Salat Jumat 2 Gelombang, Persis Jabar: Boleh Kalau Sangat Darurat

Dony Indra Ramadhan - detikNews
Rabu, 03 Jun 2020 15:47 WIB
Pemerintah Kota Bogor untuk pertama kalinya menggelar salat Jumat di Masjid Baiturrahman. Wali Kota Bogor Bima Arya turut hadir dalam ibadah tersebut.
Salat Jumat di Kota Bogor saat pandemi Corona. (M Sholihin/detikcom)
Bandung -

Pengurus Wilayah (PW) Persatuan Islam (Persis) Jawa Barat ikut menanggapi soal salat Jumat dua gelombang. Persis tak mempermasalahkan bila memang dalam kondisi darurat.

"Sebetulnya kalau dua gelombang memang di kita pembahasannya boleh-boleh saja kalau misalnya sangat perlu dan sangat darurat sehingga dilakukan perlu dua gelombang tapi dengan waktu yang tidak lama, dengan protokol kesehatan juga harus," ucap Ketua PW Persis Jabar Iman Setiawan Latief kepada detikcom, Rabu (3/6/2020).

Iman menyatakan, meski tak mempermasalahkan salat Jumat dilakukan dua gelombang, pihaknya tetap mengupayakan agar salat Jumat dilakukan hanya satu gelombang. Pelaksanaan dua gelombang dilakukan apabila memang kondisinya darurat.

"Di kita (Persis) diupayakan satu gelombang. Karena dilakukan bukan di dalam, tapi di luar, di halaman. Apalagi di pesantren-pesantren. Tapi, kalaupun dilakukan dua gelombang, itu karena darurat, bisa dilakukan," katanya.

Bila dilakukan dalam dua gelombang, kata Iman, pelaksanaan salat Jumat pun diupayakan dipersingkat. Salat dan khotbah diupayakan selesai dalam waktu maksimal 15 menit.

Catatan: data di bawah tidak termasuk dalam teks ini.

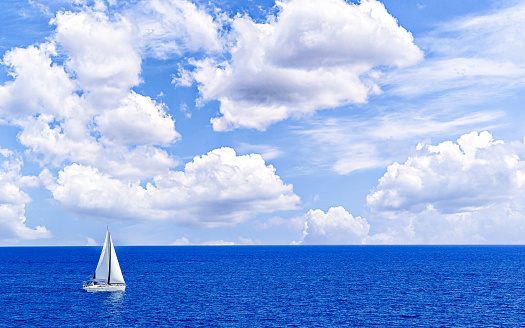 Boat, sailboat sailing on the beach of Mallorca under a blue sky with white clouds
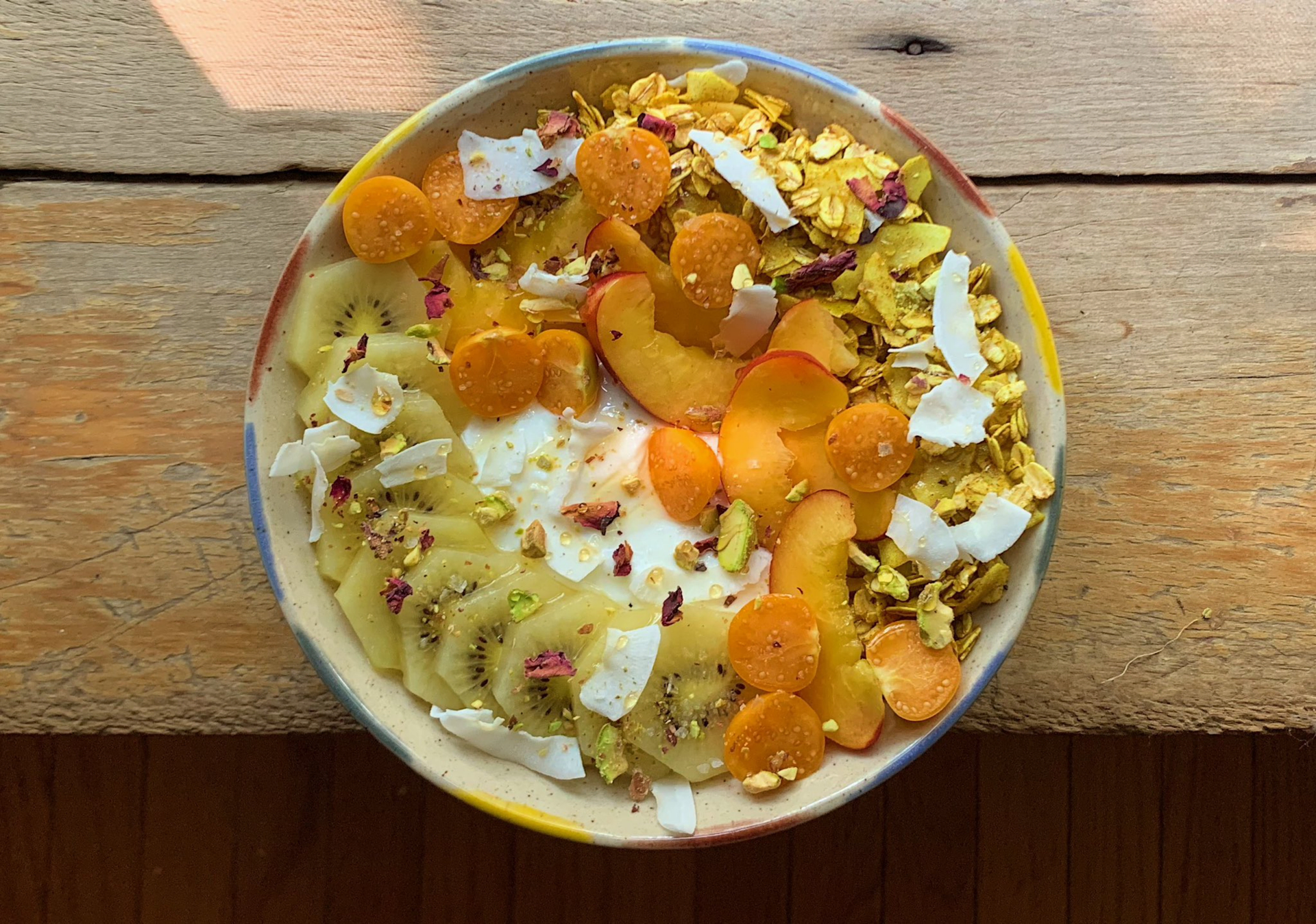 Overhead flat-lay of all ingredients for Armenian Apricot and Pistachio Couscous Pilaf with Toasted Almonds laid out on a kitchen surface.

"Jangan terlalu lama. Sampai saat ini satu gelombang juga nggak lama, 15-20 menit dengan salat. Ini untuk mencegah terlalu lama. Apalagi dua gelombang, maksimal 15 menitlah," ujar Iman.

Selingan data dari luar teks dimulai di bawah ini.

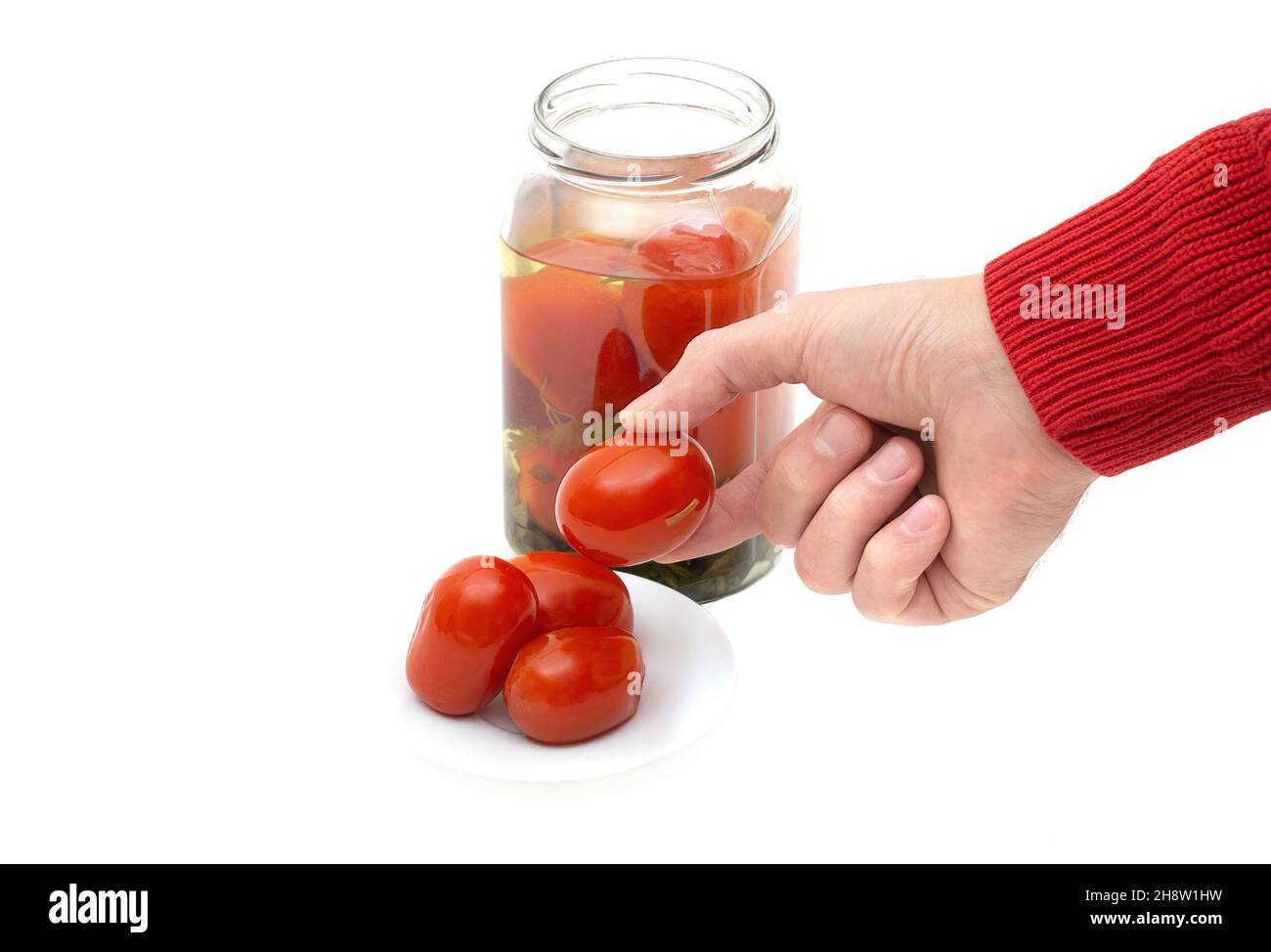 Vue rognée de tomates marinées à la main sur une soucoupe blanche isolée sur du blanc. Banque D'Images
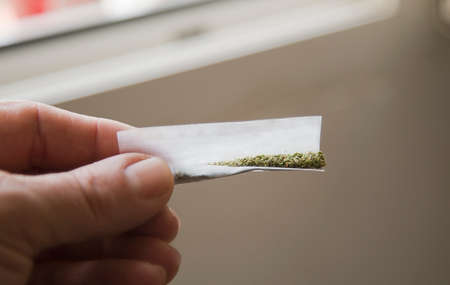 marijuana cigarette in man hands, home room backgroundの写真素材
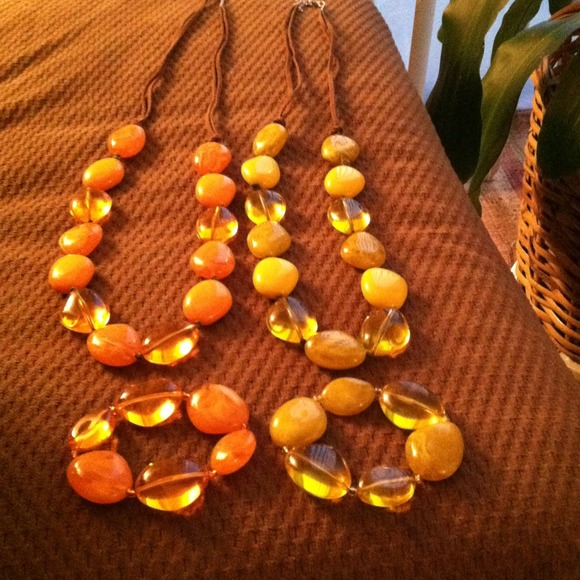 Two necklaces and two matching bracelets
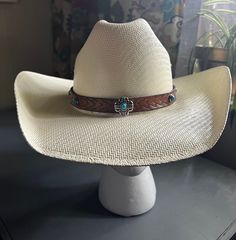 Handmade leather hat band to spruce up that cowboy hat. Made to order with custom measurements, color choice, stamp design, hardware & width. Giddy up y'all!! Leather Cowboy Hat Bands, Artisan Leather Hat Bands For Western-themed Events, Classic Beige Hat Bands For Western-themed Events, Luxury Leather Hat Bands For Western-themed Events, Western Hat Bands With Upf 50+ And Flat Brim, Western Adjustable Hand-tooled Hat Bands, Cowboy Hat Bands, Leather Cowboy Hats, Hat Bands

Majelis Ulama Indonesia (MUI) Jawa Barat tak menganjurkan pelaksanaan salat Jumat dua gelombang. Menurut MUI Jabar, pelaksanaan salat Jumat dua gelombang tidak sah.

"Jadi salat Jumat dua gelombang itu tidak sah," ucap Sekretaris MUI Jabar Rafani Achyar saat dihubungi, Rabu (3/6/2020).